I've been developing a mid-sized Project containing about 250 VIs and about 70 TypeDefs, all organized in a single LabVIEW Project. There is a Main VI that does all of the Data Acquisition and Control, three Support Routines that create and manage some of the Configuration Files, and some Test Routines for trying out particular algorithms.
When running, the Main routine "spawns" (Start Asynchronous Call) up to 24 "Clones" that consist of four parallel loops -- a "Station" that communicates with the Main routine, a Balance routine that acquires data from a Balance using a VISA protocol at 10 weighing/sec, a Camera routine that acquires video images at 30 frames/second, and a Video routine that creates AVIs from the video images when the Balance signals "something happened".
All of the parallel loops are tied together and controlled using Asynchronous Channel Wires. There are two Event Messengers, 11 Messengers, one Stream, and one Tag (if my count is accurate).
The code is being developed in LabVIEW 2016 (32-bit) on three PCs -- one Windows 7 Pro (64-bit) and two Windows 10 Enterprise (64-bit, Creator). The code is maintained on Subversion, and I do an Update before starting work.
To facilitate development and find errors quickly when I make changes to, say, a TypeDef, I've created several "Tree" VIs that allow me to quickly load into memory sections of my Project, e.g. all of the Balance VIs, or all of the Support VIs. Last night, I committed what I hoped was a near-final version of the code from my Laptop Windows 10 machine, verifying that there were no Broken Arrows in any of the VIs in the Project.
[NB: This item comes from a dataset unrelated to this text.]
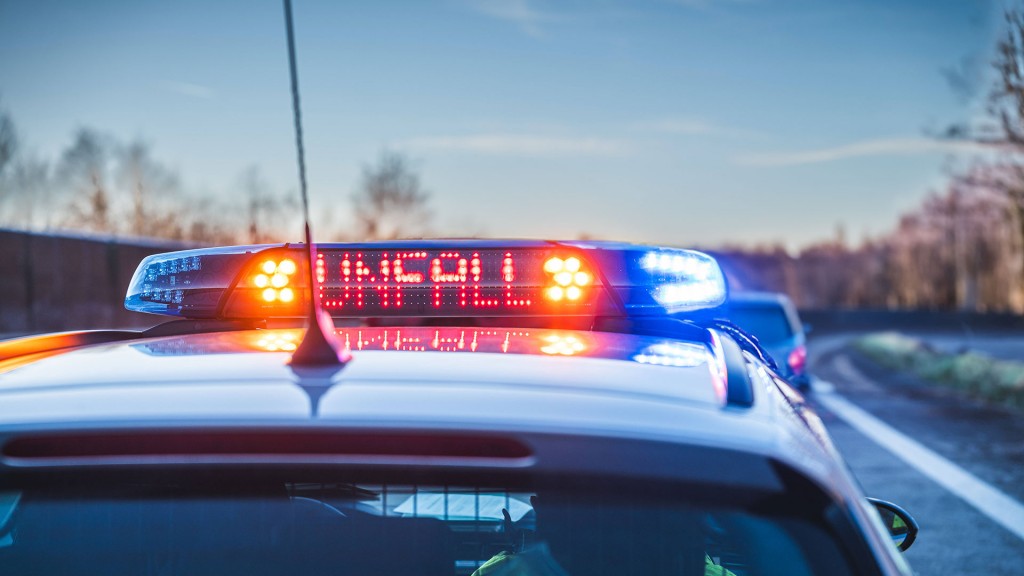 Ein Polizeifahrzeug sichert mit Blaulicht eine Unfallstelle ab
This morning, I updated the code on my desktop Windows 10 machine, which hadn't "seen" any code development on this Project for a few weeks. In particular, there had been changes made to several of the TypeDefs underlying some of the Channel Wires used in the Project. Thus it was no big surprise when multiple VIs showed broken arrows, and missing Channel dependencies, when the Project was opened and the VIs were loaded.
Channel Wires have a peculiarity that the LabVIEW code that supports their features lives neither in the Project nor in vi.lib, but rather in the User's LabVIEW Data Folder in a folder called ChannelInstances that is a sub-Folder of ExtraVILib. When a Channel Wire is first encountered in Development, "magic happens" and the appropriate support code is created and place in this Folder. A consequence of this is that springing a "change" to a Channel (for example, by doing an SVN Update of LabVIEW code) can lead to "lost" Channel support routines and broken wires.
The solution is normally simple -- simply close LabVIEW, delete the ChannelInstances folder, reopen the Project, reload the VIs, and wait while LabVIEW rebuilds the Channels.
But today, this didn't happen. Instead, after several rounds of "Compiling ..." notifications, LabVIEW "got stuck" -- the spinning "Wait, I'm busy ..." signal appeared (for > 1 minute), and when I tried to close LabVIEW, red X's appeared on the Close button, a few seconds went by, and I got the message "LabVIEW appears to not be responding ..." I chose to close LabVIEW and try again.
So that's the problem. I tried multiple times to fix this by closing LabVIEW, deleting ChannelInstances, and restarting, largely getting the same result. Any suggestions?